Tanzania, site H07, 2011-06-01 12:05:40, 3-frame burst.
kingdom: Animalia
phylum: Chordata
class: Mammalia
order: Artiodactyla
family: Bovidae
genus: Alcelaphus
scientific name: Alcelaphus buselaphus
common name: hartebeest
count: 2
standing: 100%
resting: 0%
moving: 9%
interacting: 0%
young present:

◆ WHAT YOU WILL DO ◆
Whatever the number of entries above, each one is to be copied exactly.

◆ YOUR RESPONSE ◆
Tanzania, site H07, 2011-06-01 12:05:40, 3-frame burst.
kingdom: Animalia
phylum: Chordata
class: Mammalia
order: Artiodactyla
family: Bovidae
genus: Alcelaphus
scientific name: Alcelaphus buselaphus
common name: hartebeest
count: 2
standing: 100%
resting: 0%
moving: 9%
interacting: 0%
young present:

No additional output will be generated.